Exercise requirements: Continue the discussion of the 2019 Iraqi protests from the point where it stops.

And then we had the sanctions for so many years that really also further destroyed—it continued the war by other means, killing one million, driving three million out of the country. But what matters is to look at what 2003 had done. It was Act III in a very long process of dismantling the Iraqi state, irrespective of Saddam Hussein. Destroying social fabric, destroying—not allowing the regime even to rebuild the country. That’s what really matters.

But I should say that the majority of these protesters, they are unencumbered by all of these old questions, and they really don’t care much about comparisons between pre-2003 and post-2003. They want to live a good life in accordance with the resources that the country has. They know that the country is very rich in resources. They are well aware through social media, through their access to information, that this political class is a group of crooks. They know because there are so many scandals and there are numbers and figures. And that’s what they really want, actually. It’s about the future; it’s not about the past. What vision does this political class have for the country? Nothing.

NDPP

Iraqis Rise Up Against 16 Years of 'Made in the USA' Corruption

https://www.counterpunch.org/2019/11/29/iraqis-rise-up-against-16-years-...

"The bloody handprints of US officials and their Iraqi puppets all over this crisis should stand as a dire warning to Americans of the predictably catastrophic results of an illegal foreign policy based on sanctions, coups, threats and the use of military force to try to impose the will of deluded US leaders on people all over the world..."

epaulo13

Youth-Led Protests Topple Iraqi PM as Demonstrations Calling for Overhaul of Government Continue

We speak with Iraqi journalist Ghaith Abdul-Ahad, correspondent for the Guardian newspaper, and Sinan Antoon, poet, novelist, translator and scholar born and raised in Baghdad.

quote:

AMY GOODMAN: Describe the extent of the mass protests.

GHAITH ABDUL-AHAD: At this moment, it involves a large, a majority of the Iraqis. And I don’t mean only the youth that went to the square early on and they kind of like pushed against the security forces. I mean now you have students, you have middle class, you have a large section of the society. What is most amazing about these demonstrations—it’s the majority—if I may use some sectarian terms, it’s the majority Shia population of Baghdad that spearheaded these demonstrations.

So every opposition to this government of Baghdad in the last decade and a half have been spearheaded, let’s say, by people who rejected this political system, so let’s say the Sunnis, al-Qaeda or whatever. At this moment, this is a popular movement, calling for social democracy. This is why neither the political system nor the militias or the pro-Iranian camps could label those guys as, you know, whatever—ISIS or al-Qaeda, as they used to do before, because this is the backbone of this regime.

Those kids, many of them did fight for this government against ISIS. They were volunteers on the front. But when the threat of ISIS was over, when they came back to their villages and towns and neighborhoods, be it in Baghdad, be it in the south, and they realized that this political system, those militia commanders, the party apparatchiks, so corrupt, been building this massive wealth, and that is what created the spark for this revolution. It’s the injustice of this current political system in Baghdad.

Data provided:

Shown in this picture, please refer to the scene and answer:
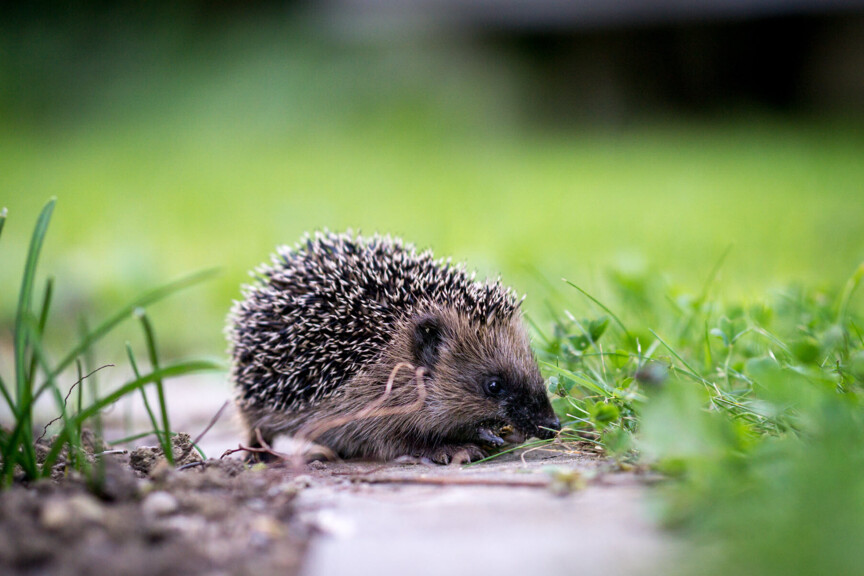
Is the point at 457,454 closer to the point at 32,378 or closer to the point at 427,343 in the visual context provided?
the point at 427,343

Exercise result:
quote:

GHAITH ABDUL-AHAD: Amy, I was in Nasiriyah a few weeks ago, and I’ve seen the situation on the ground. Unlike in Baghdad where it’s a demonstration against a political regime, let’s say in Nasiriyah, in the towns in the south, in Najaf also, it’s more personal. These are small towns. They know who joined the political party, who benefited, who became very wealthy since joining the parliament or joining a militia. So it is more personal.

The violence is also very personal because in the south you have a certain militia dominating a certain security force. The reaction of the security forces was very brutal. Forth-eight people I think were killed both in Nasiriyah and Najaf. In return, the demonstrators can target the houses or the symbols of this corruption. So in a small town in Shatrah where I was a few weeks ago, they go around and they burned the houses of MPs because that’s for them the symbol of corruption.

In Najaf, the demonstrations are taking place first against the Iranian consulate, a huge setback for the Iranian influence in Iraq. Second against the shrine of a very revered, again, Shia cleric, who is part of this establishment, who is dead, so his shrine. So in these places, it is more personal and the reaction is far more violent than in Baghdad.

quote:

SINAN ANTOON: These protests—while the anti-Iranian sentiment, which is completely understandable given the Iranian influence inside Iraq—but these protests are about reclaiming Iraqi sovereignty as well. So while in the mainstream media in the West there is so much focus on Iran, the voices of the protesters have been very clear. They are against Turkish interference, they are against U.S. interference, they are against any interference from neighboring Gulf states. And Iran, of course, because of its power within the political elite. But it’s a total rejection of the system that has prevailed since 2003.

Now, whenever there is a vacuum or whenever there is a formation of a new government, in the back channels and backstage, there is always Iranian and U.S. interference, of course, because both countries are interested in pushing a candidate that is more answerable to their interests. So while of course on the popular level this is a rejection of the entire political system, it should be no surprise that the United States and Iran are trying to push a candidate who would be favored by their own geopolitical interests.

NDPP

Protesters Break Into US Embassy Compound in Baghdad as Crowds Rally Against American Airstrikes in Iraq (Photos & Vids)

https://on.rt.com/a871

"US envoy reportedly evacuated as Baghdad protesters attempt to storm embassy amid fury over air strikes..."

Remember Hanoi? Last chance to get those escape helicopters onto the embassy roof and for the Americans to  fuck off from yet another country they never should have been in the first place.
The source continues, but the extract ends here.